Certainly we have thought so before – we’re here today to remember the
sacrifices made by so many people, some known by us, in the conflicts
of the last century … often in not dissimilar circumstances. Even
here, in civilized Europe, soldiers and civilians have been left dead,
wounded, scarred by the experiences of oppression and the warfare which
sought to end it.
Earlier this week I re-read part of a book called,
in English, Night. It’s the memoir of Elie Wiesel, a Nobel peace
prize winner, telling of his childhood experiences in the death camps
of Auschwitz and Buchenwald. Let me read a brief passage …
One day when we came back from work, we saw three gallows rearing up in
the assembly place, three black crows. … Three victims in chains – and
one of them, the little servant, the sad eyed angel (a young boy Wiesel
had written about earlier).
The SS seemed more preoccupied, more disturbed than
usual. To hang a young boy in front of thousands of spectators
was no light matter. The head of the camp read the verdict.
All eyes were on the child. He was lividly pale, almost calm,
biting his lips. The gallows threw its shadow over him. …
The three victims mounted together on to the
chairs. The three necks were placed at the same moment within the
nooses. ‘Long live liberty!’ cried the two adults. But the
child was silent.
‘Where is God? Where is He?’ someone behind me asked. At a
sign from the head of the camp, the three chairs tipped over.
Total silence throughout the camp. On the horizon the sun was
setting.
Then the March past began. The two adults were mo longer
aliv. Their tongues hung swollen, blue-tinged. But the
third rope was still moving: being so light, the child was still alive …
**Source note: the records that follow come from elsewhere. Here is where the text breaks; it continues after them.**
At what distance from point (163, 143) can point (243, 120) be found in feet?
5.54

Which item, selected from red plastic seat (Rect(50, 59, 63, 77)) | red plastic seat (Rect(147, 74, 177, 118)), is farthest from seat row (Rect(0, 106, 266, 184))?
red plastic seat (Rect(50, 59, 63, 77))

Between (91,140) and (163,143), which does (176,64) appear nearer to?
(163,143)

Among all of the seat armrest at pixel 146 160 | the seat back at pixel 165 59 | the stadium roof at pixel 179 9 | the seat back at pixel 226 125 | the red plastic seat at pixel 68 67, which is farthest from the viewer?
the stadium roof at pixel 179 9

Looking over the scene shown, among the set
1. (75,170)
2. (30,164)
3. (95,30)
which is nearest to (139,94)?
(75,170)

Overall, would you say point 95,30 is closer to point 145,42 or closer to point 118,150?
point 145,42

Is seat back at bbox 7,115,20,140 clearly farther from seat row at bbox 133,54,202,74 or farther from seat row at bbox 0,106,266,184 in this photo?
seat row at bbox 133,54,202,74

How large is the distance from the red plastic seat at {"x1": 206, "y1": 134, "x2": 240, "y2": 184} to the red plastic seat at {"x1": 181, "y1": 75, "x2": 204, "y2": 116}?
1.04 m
For more than half an hour he stayed there, struggling between life and
death, dying in slow agony under our eyes. And we had to look him
full in the face. He was still alive when I passed in front of
him. His tongue was still red, his eyes were not yet glazed.
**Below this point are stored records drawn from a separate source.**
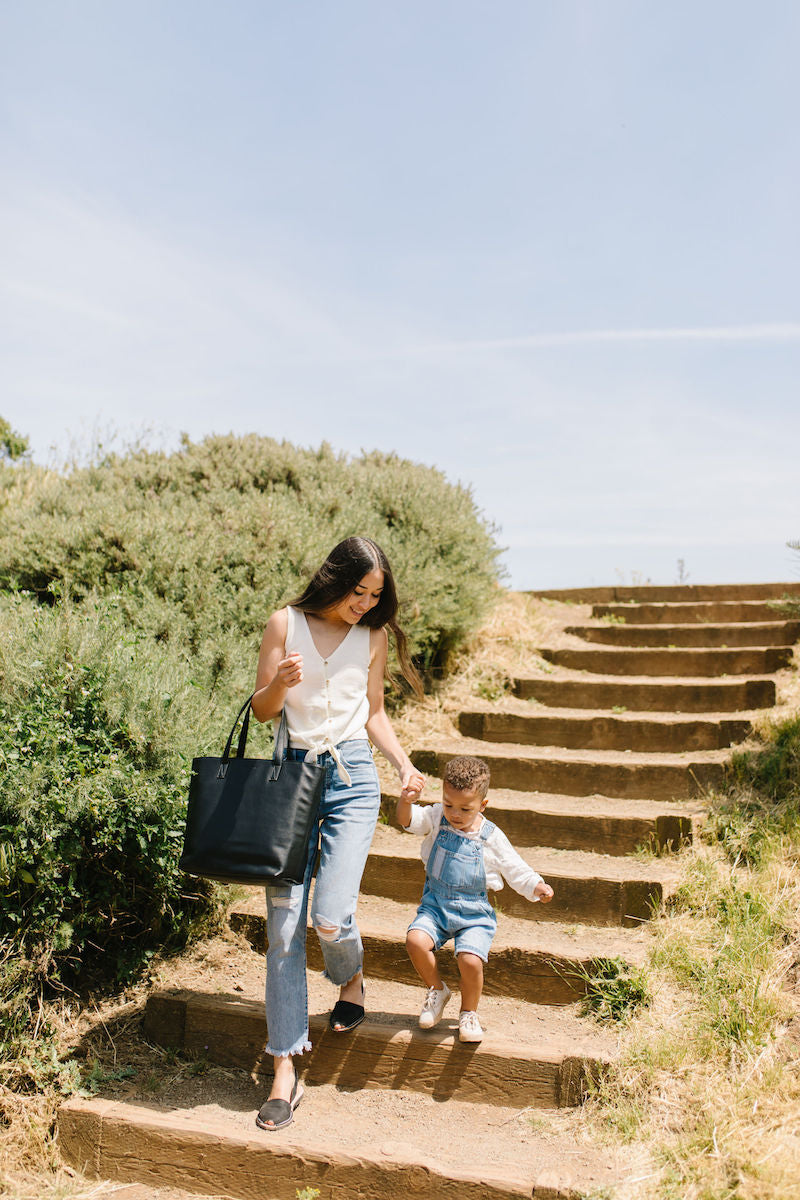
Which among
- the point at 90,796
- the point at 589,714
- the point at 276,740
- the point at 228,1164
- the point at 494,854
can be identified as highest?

I cannot say with my hand on my heart that this nation fought the
Second World War to bring an end to such places, to such treatment of
other people. But I can say that that was, at the very least, a
righteous by-product of what we did. I can say that there was
some purpose to, some reason to be thankful for, the actions so many
people took back then, in defence of liberty. I can’t help but
wonder whether the situation in the Congo is comparable.
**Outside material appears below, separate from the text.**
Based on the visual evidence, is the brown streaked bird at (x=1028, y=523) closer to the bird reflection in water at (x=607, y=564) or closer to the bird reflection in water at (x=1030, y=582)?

In our first reading this morning, we heard these words: ‘Wisdom is
easily discerned by those who love her, and is found by those who seek
her. She hastens to make herself known to those who desire
her.’ I wish it were that easy; I wish that wisdom came so
clearly, so unambiguously in answer to my prayers.
I find myself torn. I believe absolutely, that we should get
involved; there is no doubt in my mind: of course we should seek to
bring a righteous, peace to the lands of Congo and Rwanda. But
how? By words of reason and a physical but non-combatant presence
– which have failed so far? Or by more active means – is it the
case that violence is now the only language these murderous militias
will hear?
Or does violence beget violence? Can a just, lasting peace ever
be imposed at the end of the barrel of a gun?
As President Bartlett of the West Wing recognized, every human life has
equal value be they American, or British, or African. We all long
to see every human life treated with respect and dignity. We all
hunger for righteousness; yearn to be peacemakers. We are all
called to seek and fulfill those things.
But was Bartlett’s response, to send in his troops, the right
one? We are here today because we remember the cost of acting as
he chose to act; even so we know that not acting brings a terrible cost
too. How do we achieve the just and peaceful world we desire,
that God’s will calls us to attain? How do we grasp that
priceless gift of wisdom?
I have no final answer but this … as people who hunger and thirst for
righteousness, who seek to make peace in our world, we need to come in
total humility before God – the God who makes us with our capacity for
humanity, who redeems us when we are less than human, who sustains us
as we struggle to maintain our humanity in the midst of life’s
turmoil. And we need our leaders to join us on their knees.
For wisdom is a very rare commodity that far too few possess; and there
is only one place, one being we can turn to, to find it.